**EXERCISE DESCRIPTION**
Return each line of the data below verbatim; pictures are to be left out.

**MATERIAL PROVIDED**

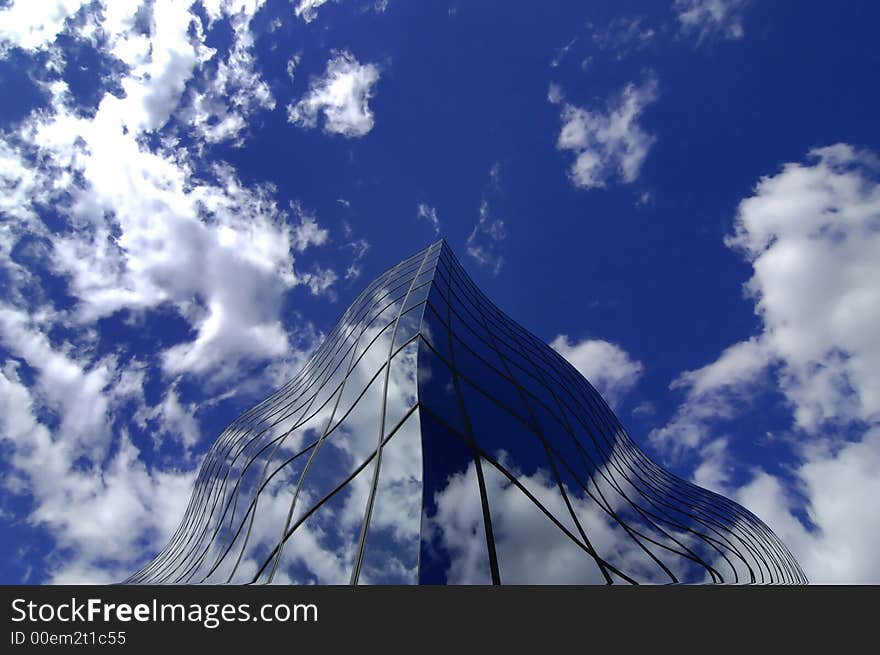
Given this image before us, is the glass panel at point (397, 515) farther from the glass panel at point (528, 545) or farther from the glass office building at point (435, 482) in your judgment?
the glass panel at point (528, 545)

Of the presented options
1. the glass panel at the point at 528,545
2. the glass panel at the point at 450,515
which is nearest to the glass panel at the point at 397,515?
the glass panel at the point at 450,515

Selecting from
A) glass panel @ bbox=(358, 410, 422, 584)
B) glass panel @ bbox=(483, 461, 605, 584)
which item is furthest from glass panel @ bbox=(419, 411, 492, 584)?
glass panel @ bbox=(483, 461, 605, 584)

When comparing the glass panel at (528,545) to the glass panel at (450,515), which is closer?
the glass panel at (450,515)

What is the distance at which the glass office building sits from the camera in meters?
7.15

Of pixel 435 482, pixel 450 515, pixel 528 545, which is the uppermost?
pixel 435 482

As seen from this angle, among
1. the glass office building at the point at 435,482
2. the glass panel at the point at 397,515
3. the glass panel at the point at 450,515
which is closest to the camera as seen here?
the glass panel at the point at 397,515

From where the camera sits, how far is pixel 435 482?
7434 mm

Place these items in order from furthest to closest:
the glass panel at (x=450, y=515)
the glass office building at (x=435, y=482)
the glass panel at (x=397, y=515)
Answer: the glass office building at (x=435, y=482)
the glass panel at (x=450, y=515)
the glass panel at (x=397, y=515)

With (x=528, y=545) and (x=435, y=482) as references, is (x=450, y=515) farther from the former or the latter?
(x=528, y=545)

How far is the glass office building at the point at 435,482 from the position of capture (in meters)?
7.15

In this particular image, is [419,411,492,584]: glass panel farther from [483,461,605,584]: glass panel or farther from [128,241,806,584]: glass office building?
[483,461,605,584]: glass panel

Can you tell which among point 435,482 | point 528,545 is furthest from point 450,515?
point 528,545

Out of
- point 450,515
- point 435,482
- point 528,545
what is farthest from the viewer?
point 528,545
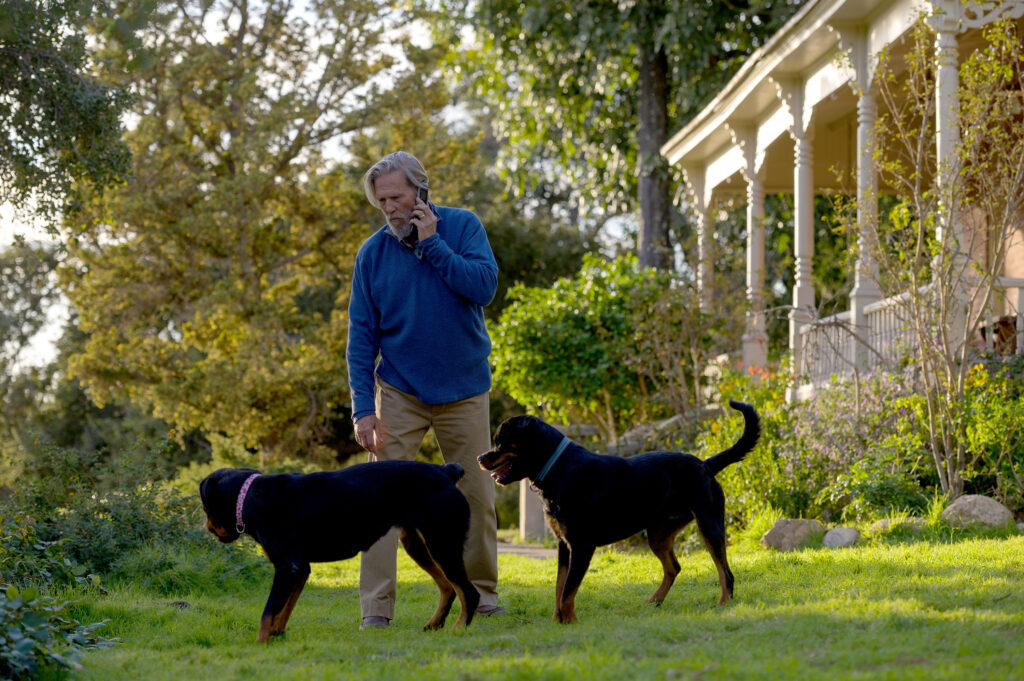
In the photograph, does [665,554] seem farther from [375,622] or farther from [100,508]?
[100,508]

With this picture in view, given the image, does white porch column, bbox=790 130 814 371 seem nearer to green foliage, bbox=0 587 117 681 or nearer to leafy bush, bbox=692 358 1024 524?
leafy bush, bbox=692 358 1024 524

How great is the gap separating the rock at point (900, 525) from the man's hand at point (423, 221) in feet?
12.3

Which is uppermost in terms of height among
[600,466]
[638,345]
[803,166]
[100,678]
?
[803,166]

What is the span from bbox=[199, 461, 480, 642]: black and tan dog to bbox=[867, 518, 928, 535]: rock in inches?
129

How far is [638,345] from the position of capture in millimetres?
12289

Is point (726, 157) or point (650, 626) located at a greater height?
point (726, 157)

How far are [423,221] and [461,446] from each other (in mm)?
1158

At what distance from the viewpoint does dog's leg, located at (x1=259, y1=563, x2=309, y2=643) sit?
4980 mm

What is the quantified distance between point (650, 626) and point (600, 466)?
858mm

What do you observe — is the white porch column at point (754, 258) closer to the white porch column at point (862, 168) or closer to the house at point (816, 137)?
the house at point (816, 137)

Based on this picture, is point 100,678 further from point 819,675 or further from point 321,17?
point 321,17

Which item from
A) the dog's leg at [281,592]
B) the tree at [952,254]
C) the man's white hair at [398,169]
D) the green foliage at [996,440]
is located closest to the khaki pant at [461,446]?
the dog's leg at [281,592]

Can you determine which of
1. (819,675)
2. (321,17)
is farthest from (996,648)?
(321,17)

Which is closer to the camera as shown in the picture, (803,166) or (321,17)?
(803,166)
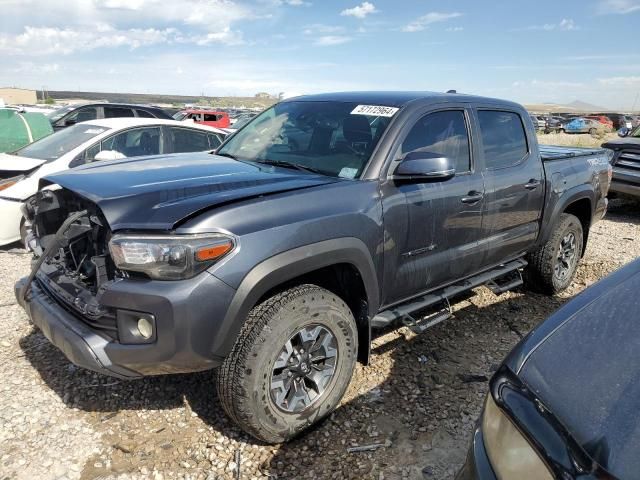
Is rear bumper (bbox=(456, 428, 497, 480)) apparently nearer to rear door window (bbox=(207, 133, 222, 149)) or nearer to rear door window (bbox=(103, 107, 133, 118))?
rear door window (bbox=(207, 133, 222, 149))

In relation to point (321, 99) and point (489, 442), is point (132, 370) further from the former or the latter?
point (321, 99)

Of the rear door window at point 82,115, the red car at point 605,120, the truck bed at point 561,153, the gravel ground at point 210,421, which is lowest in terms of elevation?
the gravel ground at point 210,421

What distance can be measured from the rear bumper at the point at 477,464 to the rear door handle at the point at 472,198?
2048mm

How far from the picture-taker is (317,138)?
11.2ft

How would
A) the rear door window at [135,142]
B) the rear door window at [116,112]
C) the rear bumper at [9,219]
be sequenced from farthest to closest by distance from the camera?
the rear door window at [116,112]
the rear door window at [135,142]
the rear bumper at [9,219]

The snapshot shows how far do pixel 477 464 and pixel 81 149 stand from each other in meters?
5.73

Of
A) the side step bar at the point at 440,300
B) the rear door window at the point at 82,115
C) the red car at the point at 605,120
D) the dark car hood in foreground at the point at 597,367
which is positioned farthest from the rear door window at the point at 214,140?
the red car at the point at 605,120

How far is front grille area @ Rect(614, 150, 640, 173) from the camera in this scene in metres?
8.59

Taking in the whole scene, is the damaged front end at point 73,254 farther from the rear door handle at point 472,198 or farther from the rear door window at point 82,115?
the rear door window at point 82,115

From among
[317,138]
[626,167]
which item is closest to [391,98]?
[317,138]

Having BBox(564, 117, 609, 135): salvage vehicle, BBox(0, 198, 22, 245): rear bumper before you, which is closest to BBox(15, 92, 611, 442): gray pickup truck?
BBox(0, 198, 22, 245): rear bumper

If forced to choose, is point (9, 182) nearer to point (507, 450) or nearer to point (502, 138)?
point (502, 138)

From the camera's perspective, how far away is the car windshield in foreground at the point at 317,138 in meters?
3.14

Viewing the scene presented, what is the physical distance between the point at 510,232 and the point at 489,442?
2.80 m
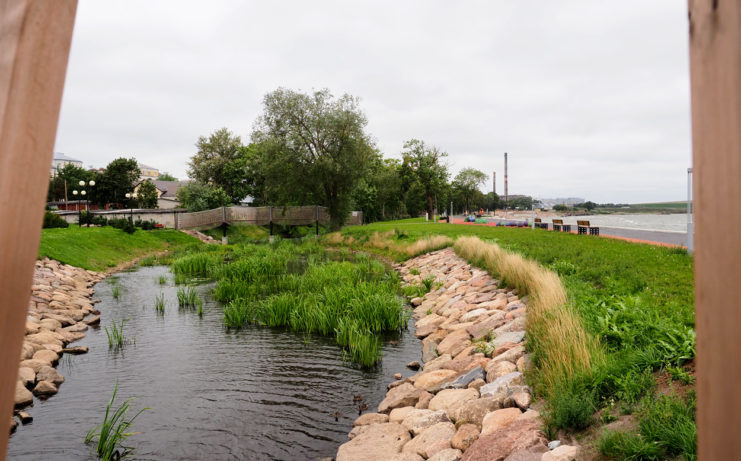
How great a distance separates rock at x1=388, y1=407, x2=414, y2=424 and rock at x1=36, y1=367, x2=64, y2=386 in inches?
209

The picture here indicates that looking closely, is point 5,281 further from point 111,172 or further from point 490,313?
point 111,172

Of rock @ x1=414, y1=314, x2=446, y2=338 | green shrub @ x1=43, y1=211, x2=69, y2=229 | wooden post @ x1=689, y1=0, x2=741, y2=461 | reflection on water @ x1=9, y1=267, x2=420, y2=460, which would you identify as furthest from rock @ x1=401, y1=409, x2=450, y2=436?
green shrub @ x1=43, y1=211, x2=69, y2=229

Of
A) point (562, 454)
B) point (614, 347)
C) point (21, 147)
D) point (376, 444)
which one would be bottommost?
point (376, 444)

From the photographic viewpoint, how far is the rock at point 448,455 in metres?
4.15

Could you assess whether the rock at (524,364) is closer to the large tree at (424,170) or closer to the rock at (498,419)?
the rock at (498,419)

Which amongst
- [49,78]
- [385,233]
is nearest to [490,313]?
[49,78]

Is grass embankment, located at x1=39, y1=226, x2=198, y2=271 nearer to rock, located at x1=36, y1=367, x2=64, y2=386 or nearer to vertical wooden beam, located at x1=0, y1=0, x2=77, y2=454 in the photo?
rock, located at x1=36, y1=367, x2=64, y2=386

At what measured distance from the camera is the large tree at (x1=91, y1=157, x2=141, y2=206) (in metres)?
63.6

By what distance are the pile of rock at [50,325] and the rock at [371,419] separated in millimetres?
3626

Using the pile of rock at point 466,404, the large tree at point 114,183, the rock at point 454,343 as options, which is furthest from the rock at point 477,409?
the large tree at point 114,183

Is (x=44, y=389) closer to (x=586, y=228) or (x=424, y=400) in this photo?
(x=424, y=400)

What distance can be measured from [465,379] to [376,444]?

**FINAL ANSWER**
Given this image before us, is the glass panel at point (397, 515) farther from the glass panel at point (528, 545) or farther from the glass office building at point (435, 482) in your judgment?
the glass panel at point (528, 545)

Of the presented options
1. the glass panel at the point at 528,545
2. the glass panel at the point at 450,515
which is nearest to the glass panel at the point at 397,515?
the glass panel at the point at 450,515

Selecting from
A) glass panel @ bbox=(358, 410, 422, 584)
B) glass panel @ bbox=(483, 461, 605, 584)
which item is furthest from glass panel @ bbox=(419, 411, 492, 584)?
glass panel @ bbox=(483, 461, 605, 584)

When comparing the glass panel at (528,545) to the glass panel at (450,515), which is closer?
the glass panel at (450,515)

What is the distance at which the glass office building sits from the camera in meters?
7.15

Of pixel 435 482, pixel 450 515, pixel 528 545, which is the uppermost?
pixel 435 482

As seen from this angle, among
1. the glass office building at the point at 435,482
2. the glass panel at the point at 397,515
3. the glass panel at the point at 450,515
which is closest to the camera as seen here?
the glass panel at the point at 397,515

From where the camera sits, how far is pixel 435 482?
7434 mm

Place these items in order from furthest to closest:
the glass panel at (x=450, y=515)
the glass office building at (x=435, y=482)
the glass panel at (x=397, y=515)
Answer: the glass office building at (x=435, y=482)
the glass panel at (x=450, y=515)
the glass panel at (x=397, y=515)

With (x=528, y=545) and (x=435, y=482) as references, is (x=450, y=515) farther from the former or the latter?
(x=528, y=545)

How far is the glass office building at the point at 435,482 from the position of capture (in meters)?
7.15

In this particular image, is [419,411,492,584]: glass panel farther from [483,461,605,584]: glass panel or farther from [128,241,806,584]: glass office building?
[483,461,605,584]: glass panel

Can you tell which among point 435,482 | point 528,545 is furthest from point 450,515?
point 528,545

Out of
- point 450,515
- point 435,482
- point 528,545
what is farthest from the viewer?
point 528,545
In the photograph, does [665,554] seem farther from [375,622] or farther from [100,508]?
[100,508]

With this picture in view, given the image, does white porch column, bbox=790 130 814 371 seem nearer to green foliage, bbox=0 587 117 681 or nearer to leafy bush, bbox=692 358 1024 524?
leafy bush, bbox=692 358 1024 524

How great is the gap separating the rock at point (900, 525) from the man's hand at point (423, 221) in feet?
12.3

Which is uppermost in terms of height among
[600,466]
[638,345]
[803,166]
[100,678]
?
[803,166]

What is the span from bbox=[199, 461, 480, 642]: black and tan dog to bbox=[867, 518, 928, 535]: rock in inches?
129

How far is [638,345] from the position of capture in millimetres?
12289

Is point (726, 157) or point (650, 626) located at a greater height?
point (726, 157)

How far are [423,221] and [461,446] from each other (in mm)?
1158

At what distance from the viewpoint does dog's leg, located at (x1=259, y1=563, x2=309, y2=643) sit?
4980 mm

What is the quantified distance between point (650, 626) and point (600, 466)?
858mm

What do you observe — is the white porch column at point (754, 258) closer to the white porch column at point (862, 168) or closer to the house at point (816, 137)?
the house at point (816, 137)

Based on this picture, is point 100,678 further from point 819,675 or further from point 321,17?
point 321,17

Which item from
A) the dog's leg at [281,592]
B) the tree at [952,254]
C) the man's white hair at [398,169]
D) the green foliage at [996,440]
is located closest to the khaki pant at [461,446]?
the dog's leg at [281,592]

Can you determine which of
1. (819,675)
2. (321,17)
is farthest from (996,648)?
(321,17)

Which is closer to the camera as shown in the picture, (803,166) or (321,17)?
(803,166)
Is rear bumper (bbox=(456, 428, 497, 480)) apparently nearer to rear door window (bbox=(207, 133, 222, 149)) or nearer to rear door window (bbox=(103, 107, 133, 118))?
rear door window (bbox=(207, 133, 222, 149))

In relation to point (321, 99) and point (489, 442), is point (132, 370) further from the former or the latter?
point (321, 99)

Of the rear door window at point 82,115, the red car at point 605,120, the truck bed at point 561,153, the gravel ground at point 210,421, which is lowest in terms of elevation?
the gravel ground at point 210,421

What distance can be measured from the rear bumper at the point at 477,464 to the rear door handle at the point at 472,198?
2048mm

How far from the picture-taker is (317,138)?
11.2ft

How would
A) the rear door window at [135,142]
B) the rear door window at [116,112]
C) the rear bumper at [9,219]
be sequenced from farthest to closest by distance from the camera?
the rear door window at [116,112]
the rear door window at [135,142]
the rear bumper at [9,219]

The snapshot shows how far do pixel 477 464 and pixel 81 149 stand from each other in meters?
5.73

Of
A) the side step bar at the point at 440,300
B) the rear door window at the point at 82,115
C) the red car at the point at 605,120
D) the dark car hood in foreground at the point at 597,367
which is positioned farthest from the rear door window at the point at 214,140?
the red car at the point at 605,120

How far is front grille area @ Rect(614, 150, 640, 173) from the camera in this scene in metres?
8.59

Taking in the whole scene, is the damaged front end at point 73,254 farther from the rear door handle at point 472,198 or farther from the rear door window at point 82,115?
the rear door window at point 82,115

From among
[317,138]
[626,167]
which item is closest to [391,98]?
[317,138]

Having BBox(564, 117, 609, 135): salvage vehicle, BBox(0, 198, 22, 245): rear bumper before you, which is closest to BBox(15, 92, 611, 442): gray pickup truck?
BBox(0, 198, 22, 245): rear bumper

If forced to choose, is point (9, 182) nearer to point (507, 450) or nearer to point (502, 138)?
point (502, 138)

From the camera's perspective, how far away is the car windshield in foreground at the point at 317,138 in meters?
3.14

Viewing the scene presented, what is the physical distance between the point at 510,232 and the point at 489,442?
2.80 m
How great a distance separates rock at x1=388, y1=407, x2=414, y2=424 and rock at x1=36, y1=367, x2=64, y2=386 in inches?
209

The picture here indicates that looking closely, is point 5,281 further from point 111,172 or further from point 490,313?
point 111,172

Of rock @ x1=414, y1=314, x2=446, y2=338 | green shrub @ x1=43, y1=211, x2=69, y2=229 | wooden post @ x1=689, y1=0, x2=741, y2=461 | reflection on water @ x1=9, y1=267, x2=420, y2=460, which would you identify as furthest from rock @ x1=401, y1=409, x2=450, y2=436?
green shrub @ x1=43, y1=211, x2=69, y2=229

Of
A) point (562, 454)
B) point (614, 347)
C) point (21, 147)
D) point (376, 444)
which one would be bottommost?
point (376, 444)

From the photographic viewpoint, how far is the rock at point 448,455 in metres?
4.15

Could you assess whether the rock at (524,364) is closer to the large tree at (424,170) or closer to the rock at (498,419)?
the rock at (498,419)

Which amongst
- [49,78]
- [385,233]
is nearest to [490,313]?
[49,78]

Is grass embankment, located at x1=39, y1=226, x2=198, y2=271 nearer to rock, located at x1=36, y1=367, x2=64, y2=386 or nearer to vertical wooden beam, located at x1=0, y1=0, x2=77, y2=454 in the photo?
rock, located at x1=36, y1=367, x2=64, y2=386

At what measured distance from the camera is the large tree at (x1=91, y1=157, x2=141, y2=206) (in metres)?
63.6

By what distance are the pile of rock at [50,325] and the rock at [371,419] separated in millimetres?
3626

Using the pile of rock at point 466,404, the large tree at point 114,183, the rock at point 454,343 as options, which is furthest from the rock at point 477,409?
the large tree at point 114,183

Is (x=44, y=389) closer to (x=586, y=228) or (x=424, y=400) in this photo?
(x=424, y=400)

What distance can be measured from [465,379] to [376,444]?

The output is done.